Work to be completed.
In the Mad Men recap, what does Roger's new job at McCann-Erickson consist of?

Article.

(begin)

Mad Men: The Real Thing
It’s time for shout-outs and goodbyes. A time for nostalgia and moving forward.
Back in the 1960s and 70s, there were several television series premised around a lone man on the run from something or someone. He’d travel from town to town—usually in the heartland—and wind up in all sorts of different situations. The Fugitive was the prototype, but it was followed by Run for Your Life, Then Came Bronson, Kung Fu, The Immortal… Has this become Don’s fate? To wander the earth like Cain, getting involved in other people’s business? Don is still on the road, now driving a fast car—but it’s only a test drive for some young ones who have designed the car. What will happen next? Is this the finale or the spin-off pilot?
Back at McCann-Erickson, Roger—whose new job is telling people when it’s time to go—has to tell Meredith he can’t keep her on as his second secretary and foster-office daughter. There’s no sign of Don, so she’s fired. She hopes Don’s in a better place. Roger says, “He’s not dead.” Meredith reminds him there are better places than “here.”
Peggy and Stan are at a work meeting. Wasn’t her walking through the halls of her new work-home looking like the coolest kid in the room enough of a character sendoff? The meeting’s being led by Lorraine, who not only has lady parts but also an authentic New York accent, so she’s someone who like Peggy probably worked her way up. (And why doesn’t Peggy-from-Brooklyn have a New York accent? Did we miss the part where she went to elocution school?) After the meeting, Peggy confronts Lorraine about losing one of her accounts. Lorraine gets tough, but Peggy gets tougher, calling her bluff AND taking a play from Joan’s book by using sarcasm. It works. New Peggy is awesome. But can she have it all? (We’ll soon find out.)
Joan and Richard are in Florida. She thinks of it as vacation. He thinks of it as the rest of their lives. They do some cocaine which a client gave him. Sure, people did coke in the 1970s, but it seems a bit forced (unless you’ve been paying attention). This is the first mention of coke in the episode. It won’t be the last.

(end)

(Records excerpted from a collection)
(begin)

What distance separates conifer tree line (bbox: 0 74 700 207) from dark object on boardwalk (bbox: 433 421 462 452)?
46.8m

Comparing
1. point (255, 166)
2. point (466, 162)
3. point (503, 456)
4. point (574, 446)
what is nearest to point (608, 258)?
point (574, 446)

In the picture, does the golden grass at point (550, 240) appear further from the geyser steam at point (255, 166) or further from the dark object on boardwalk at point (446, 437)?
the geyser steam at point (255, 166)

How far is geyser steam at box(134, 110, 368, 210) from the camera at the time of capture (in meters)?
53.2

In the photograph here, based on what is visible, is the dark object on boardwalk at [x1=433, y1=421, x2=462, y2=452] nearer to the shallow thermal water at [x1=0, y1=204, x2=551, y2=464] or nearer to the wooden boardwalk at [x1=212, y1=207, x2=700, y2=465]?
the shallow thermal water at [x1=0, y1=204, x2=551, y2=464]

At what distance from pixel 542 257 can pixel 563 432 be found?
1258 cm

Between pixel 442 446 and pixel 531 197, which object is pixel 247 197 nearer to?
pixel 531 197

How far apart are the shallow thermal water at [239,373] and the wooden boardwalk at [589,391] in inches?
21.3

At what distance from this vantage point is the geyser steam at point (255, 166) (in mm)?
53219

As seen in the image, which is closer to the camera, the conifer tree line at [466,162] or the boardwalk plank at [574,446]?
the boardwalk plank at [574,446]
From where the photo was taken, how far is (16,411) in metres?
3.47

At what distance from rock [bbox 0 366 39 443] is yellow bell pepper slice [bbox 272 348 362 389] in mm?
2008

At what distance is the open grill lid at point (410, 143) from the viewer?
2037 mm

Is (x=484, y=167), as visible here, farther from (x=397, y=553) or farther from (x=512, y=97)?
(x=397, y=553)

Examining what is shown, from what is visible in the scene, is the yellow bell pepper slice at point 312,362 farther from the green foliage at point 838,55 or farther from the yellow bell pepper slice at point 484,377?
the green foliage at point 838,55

(end)

Output below.
Telling people when it's time to go.